We would add two formats:
- pandas dataframe but where columns correspond exactly with data objects (e.g. column name matched the data object name and a cell contains a list of values if dim>1)
- dictionary, one for each sample, containing data object names as keys. [!] Requires that object name are unique! Preferrably used only for small amounts of samples, e.g. as output of a generator.
We would also allow the user to specify the input/output format with a flag argument (dataformat
) where applicable.
Example:
AnalysisCallback('Analysis function', func_callback = \[analysis_pipeline\], dataset = dataset, dataformat = 'df')
With this the user will be free to decide which input/output format is easiert to handle for them when writing the callback function.
To ease all conversions, we'll add some helper functions that convert data between the formats. See sketch in this notebook.

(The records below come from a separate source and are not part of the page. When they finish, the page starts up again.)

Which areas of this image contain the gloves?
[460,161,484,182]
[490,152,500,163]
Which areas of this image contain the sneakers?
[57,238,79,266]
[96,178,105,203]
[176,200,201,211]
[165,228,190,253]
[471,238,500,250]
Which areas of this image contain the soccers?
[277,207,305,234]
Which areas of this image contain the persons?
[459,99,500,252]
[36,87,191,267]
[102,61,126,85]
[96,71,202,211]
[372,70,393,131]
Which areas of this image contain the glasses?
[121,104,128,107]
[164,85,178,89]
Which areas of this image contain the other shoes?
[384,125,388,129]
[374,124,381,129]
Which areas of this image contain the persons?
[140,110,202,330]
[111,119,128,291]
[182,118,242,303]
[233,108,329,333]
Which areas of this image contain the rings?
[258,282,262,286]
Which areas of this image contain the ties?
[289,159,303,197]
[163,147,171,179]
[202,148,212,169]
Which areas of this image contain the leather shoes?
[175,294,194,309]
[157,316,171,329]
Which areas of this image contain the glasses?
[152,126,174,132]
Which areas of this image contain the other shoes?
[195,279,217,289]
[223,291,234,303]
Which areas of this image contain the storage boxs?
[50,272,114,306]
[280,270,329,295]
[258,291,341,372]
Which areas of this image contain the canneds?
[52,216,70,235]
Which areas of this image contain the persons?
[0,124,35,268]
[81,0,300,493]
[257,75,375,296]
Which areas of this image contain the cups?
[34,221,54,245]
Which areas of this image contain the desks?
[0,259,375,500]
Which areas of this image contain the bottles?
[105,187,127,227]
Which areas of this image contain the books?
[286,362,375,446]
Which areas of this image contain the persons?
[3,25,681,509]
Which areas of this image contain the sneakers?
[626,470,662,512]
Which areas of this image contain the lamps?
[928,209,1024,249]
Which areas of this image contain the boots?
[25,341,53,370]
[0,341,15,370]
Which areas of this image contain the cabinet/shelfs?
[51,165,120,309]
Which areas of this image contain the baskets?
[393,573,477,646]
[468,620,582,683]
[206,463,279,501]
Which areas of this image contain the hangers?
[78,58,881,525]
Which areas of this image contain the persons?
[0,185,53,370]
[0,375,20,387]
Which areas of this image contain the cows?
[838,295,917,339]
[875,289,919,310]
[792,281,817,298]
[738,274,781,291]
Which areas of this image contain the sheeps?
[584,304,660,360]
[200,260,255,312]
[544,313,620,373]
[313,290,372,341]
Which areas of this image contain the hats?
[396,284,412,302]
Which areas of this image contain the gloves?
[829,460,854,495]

The formats to convert from and to:
- nested list
- dataframe flattened (one value per cell only)
- dataframe with lists (a cell can contain a list of values if a dataobject is has a dimension > 1)
- list of dictionaries
In an intended usage, each row (2,3) or item in the main list (1,4) corresponds to a sample. Columns (2,3), sublists (1) or dictionary (4) contain the values of the data objects. Depending on where it's used, the data involved may be design parameters, performance attributes, requested attributes, input ML, output ML or any cherry-picked subset of data objects.